2. The process according to claim 1 wherein the operating fluid consisting of part of
the same gasified natural gas is used in the thermodynamic cycle comprising the following
steps:
- preheating, heating with an external heat source and subsequent expansion of the operating fluid under pressure, with the production of mechanical energy;
- cooling of the expanded operating fluid by thermal exchange in countercurrent with the operating fluid to be preheated;
- further cooling by thermal exchange with the LNG causing its regasification;
- compression of the cooled operating fluid and subsequent mixing with the regasified LNG;
- removal of part of the stream under pressure obtained from the mixing to be used as operating fluid in the thermodynamic cycle.

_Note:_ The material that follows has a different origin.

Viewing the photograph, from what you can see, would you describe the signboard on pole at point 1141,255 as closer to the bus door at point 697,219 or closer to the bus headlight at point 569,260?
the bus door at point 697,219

3. The process according to claim 2 wherein, when, following the cooling of the operating
fluid expanded by thermal exchange with the LNG, a liquid phase is formed, after said
thermal exchange there is a separation step of the liquid phase from the gaseous phase
of the operating fluid.
4. The process according to claim 3, wherein the liquid phase is pumped and also sent,
at least in part, to the step where the mixing of the regasified LNG with the compressed
gas takes place.
5. The process according to claim 3 wherein the liquid phase is pumped and removed, at
least in part, to recover and/or separate the heavier components.
6. The process according to claim 4 wherein the liquid phase, before being mixed with
the regasified LNG and with the compressed gas, is preheated.
7. The process according to claim 3 wherein the liquid phase is pumped and gradually
injected, at least in part, into the vapor, from which is was previously separated,
along the compression path thereof.
8. The process according to claim 2 wherein the external heat source of the heating of
the operating fluid consists of combustion fumes.
9. The process according to claim 2 wherein the heating of the operating fluid takes
place in various steps.
10. The process according to claim 9 wherein the gas turbine discharges are used as a
further heating step of the operating fluid.